▶ [RECORDS PROVIDED]:

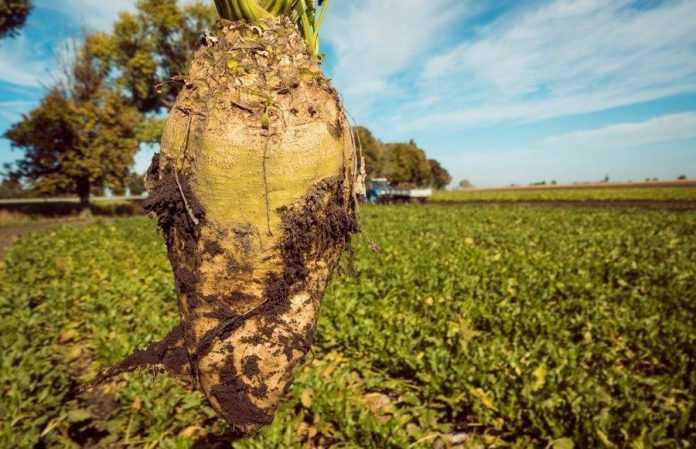 цукрові буряки демо ALFA Smart Agro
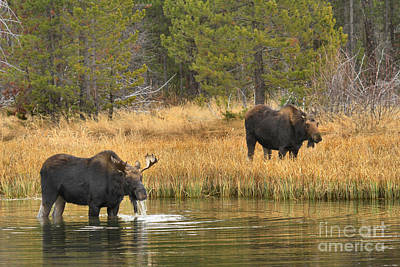 Bull And Cow Moose Art Print by Adam Jewell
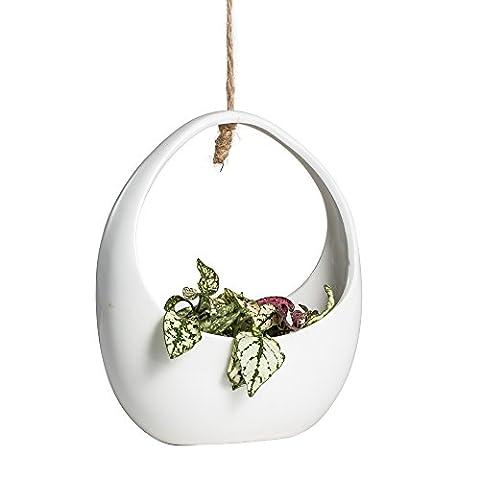Hanging Ceramic Round White Flower Pot Planter Cut Out Vertical Garden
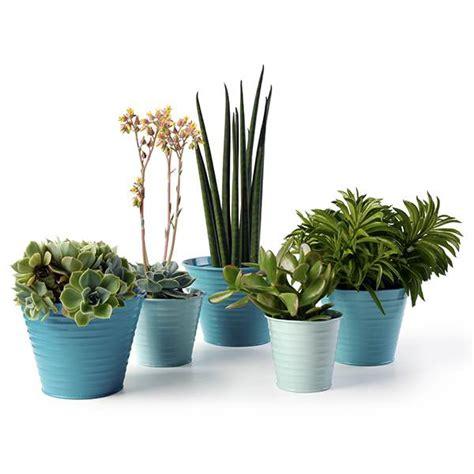 in door plants pot three four plants argements buy set of five ombre pots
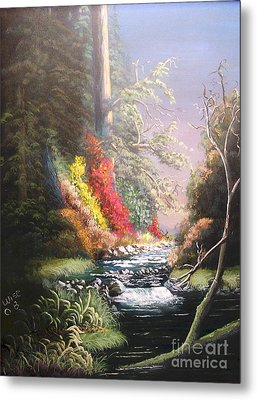 Huckleberry Creek Metal Print by John Wise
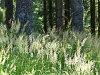 Forest near Puchenstuben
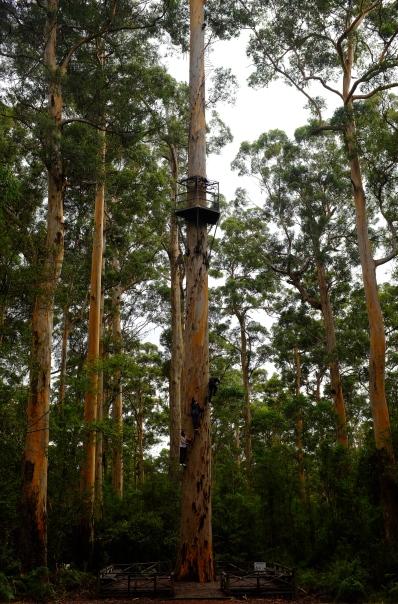 tree climbing denmark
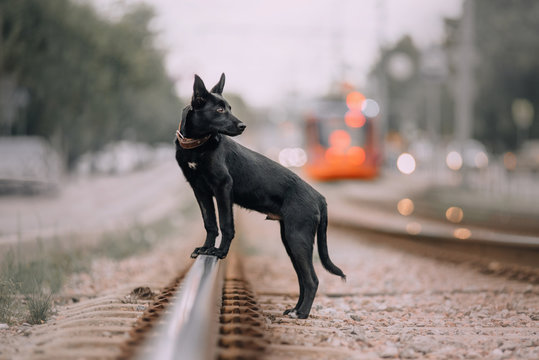 black mixed breed puppy posing outdoors on the rails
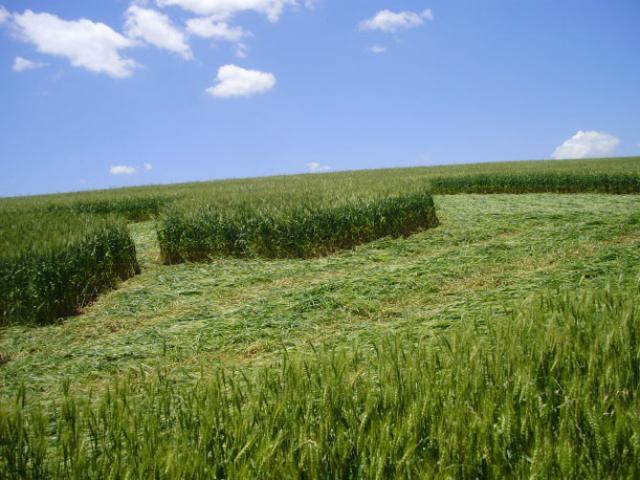 Desenho em lavoura de trigo aparece em Ipuaçu, no Oeste de Santa Catarina Jorge Dal Zot/Divulgação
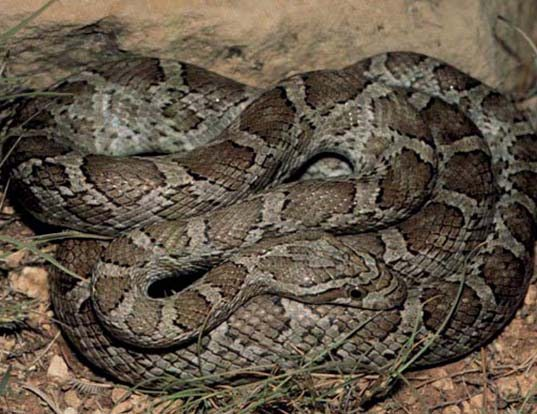 Picture of a great plains rat snake (Elaphe guttata emoryi)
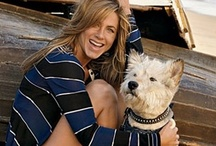 Celebs with Pets!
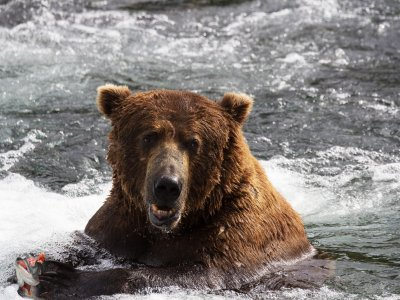 See Grizzly bears in Anchorage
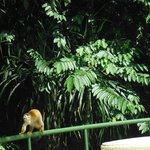 Squirrel monkey by the pool.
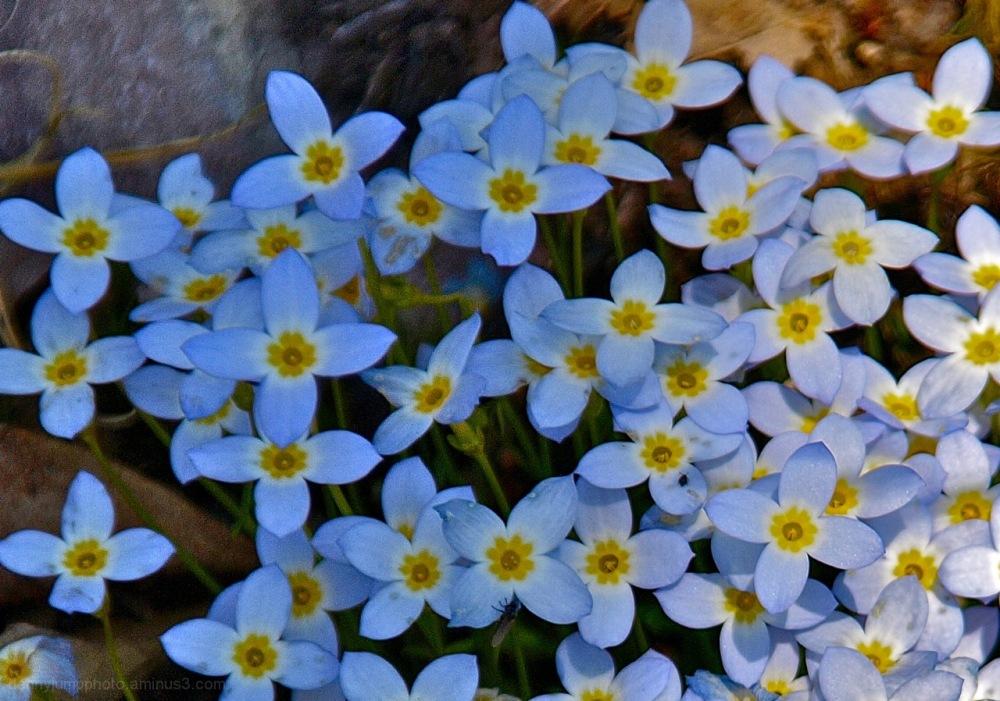 Bluets (Houstonia caerulea)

▶ [EXERCISE REQUIREMENTS]:
Pictures are to be left out. Write out only the lines above starting at the one with "Bull And Cow Moose Art Print by Adam Jewell" and ending at the one with "tree climbing denmark", both lines included, exactly.

▶ [RESULT BELOW]:
 Bull And Cow Moose Art Print by Adam Jewell
Hanging Ceramic Round White Flower Pot Planter Cut Out Vertical Garden
 in door plants pot three four plants argements buy set of five ombre pots
 Huckleberry Creek Metal Print by John Wise
 Forest near Puchenstuben
 tree climbing denmark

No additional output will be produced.